**Written request**
Rewrite the wine quality passage from "- Which machine" to "on this project.", replacing "k-NN algorithm" with "k-nearest neighbors algorithm".

Machine learning models solve some unsolved and challenging tasks. One such task can be predicting the quality of wine with some quantitative measurement. Judging the quality of wine manually is difficult; **even professional wine tasters have an accuracy of only 71%**.

Gaining the title of a Wine taster is quite an involved process. The **Master Sommelier’s Diploma exam** is the world’s most challenging wine-tasting examination, and **only 200 people have passed** since the exam’s inception 40 years ago. With the advancements in machine learning and artificial intelligence, predicting the wine quality is a mere matter of minutes if we have all the required parameters.

After reading this blog, we would be able to get insights of:

- Why do we need machine learning models to solve the problem of wine quality assessment?
- What are the factors that affect wine quality?
- Which machine learning models can be used to predict wine quality?
- Some of the industry-based applications of the k-NN algorithm.
- Possible interview questions on this project.

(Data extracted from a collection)

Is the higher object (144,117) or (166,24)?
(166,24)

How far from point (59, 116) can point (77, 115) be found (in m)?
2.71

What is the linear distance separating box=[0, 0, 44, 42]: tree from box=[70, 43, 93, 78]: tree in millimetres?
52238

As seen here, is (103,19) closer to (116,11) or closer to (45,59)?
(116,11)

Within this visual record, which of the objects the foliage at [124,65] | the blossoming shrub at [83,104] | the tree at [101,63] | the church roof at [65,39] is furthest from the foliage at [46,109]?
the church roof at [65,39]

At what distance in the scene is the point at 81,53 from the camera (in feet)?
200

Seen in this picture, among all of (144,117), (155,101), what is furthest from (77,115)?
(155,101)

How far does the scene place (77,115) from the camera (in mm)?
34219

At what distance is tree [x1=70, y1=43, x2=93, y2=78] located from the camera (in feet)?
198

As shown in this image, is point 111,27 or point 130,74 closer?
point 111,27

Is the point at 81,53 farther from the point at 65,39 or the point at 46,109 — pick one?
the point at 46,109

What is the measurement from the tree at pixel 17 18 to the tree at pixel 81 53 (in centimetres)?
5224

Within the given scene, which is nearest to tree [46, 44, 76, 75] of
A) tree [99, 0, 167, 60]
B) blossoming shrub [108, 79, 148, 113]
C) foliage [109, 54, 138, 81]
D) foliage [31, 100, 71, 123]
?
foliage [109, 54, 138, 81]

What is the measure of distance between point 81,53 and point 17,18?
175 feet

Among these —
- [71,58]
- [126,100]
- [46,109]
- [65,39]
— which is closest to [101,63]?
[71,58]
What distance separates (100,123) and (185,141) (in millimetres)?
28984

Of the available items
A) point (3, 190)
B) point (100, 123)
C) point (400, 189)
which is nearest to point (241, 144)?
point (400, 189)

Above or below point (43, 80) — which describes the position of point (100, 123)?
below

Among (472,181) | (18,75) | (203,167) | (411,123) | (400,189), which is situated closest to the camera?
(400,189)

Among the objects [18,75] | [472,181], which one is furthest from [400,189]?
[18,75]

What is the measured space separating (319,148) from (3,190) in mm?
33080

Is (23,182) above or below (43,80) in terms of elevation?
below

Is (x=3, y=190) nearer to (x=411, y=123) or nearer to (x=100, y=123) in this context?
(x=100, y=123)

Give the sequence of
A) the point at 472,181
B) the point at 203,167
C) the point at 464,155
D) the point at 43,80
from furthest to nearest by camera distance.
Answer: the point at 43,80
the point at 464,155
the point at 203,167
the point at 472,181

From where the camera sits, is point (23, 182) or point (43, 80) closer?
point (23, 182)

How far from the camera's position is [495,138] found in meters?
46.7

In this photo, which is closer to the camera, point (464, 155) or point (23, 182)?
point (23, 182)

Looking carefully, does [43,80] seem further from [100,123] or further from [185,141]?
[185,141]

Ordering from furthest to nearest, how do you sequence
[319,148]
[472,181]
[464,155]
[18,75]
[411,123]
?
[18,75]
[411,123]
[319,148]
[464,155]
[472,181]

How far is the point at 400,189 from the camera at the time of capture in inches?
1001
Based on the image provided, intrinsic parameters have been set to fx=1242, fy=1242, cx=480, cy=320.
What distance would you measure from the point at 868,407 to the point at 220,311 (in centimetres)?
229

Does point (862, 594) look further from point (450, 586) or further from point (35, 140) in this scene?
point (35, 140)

**The answer**
- Which machine learning models can be used to predict wine quality?
- Some of the industry-based applications of the k-nearest neighbors algorithm.
- Possible interview questions on this project.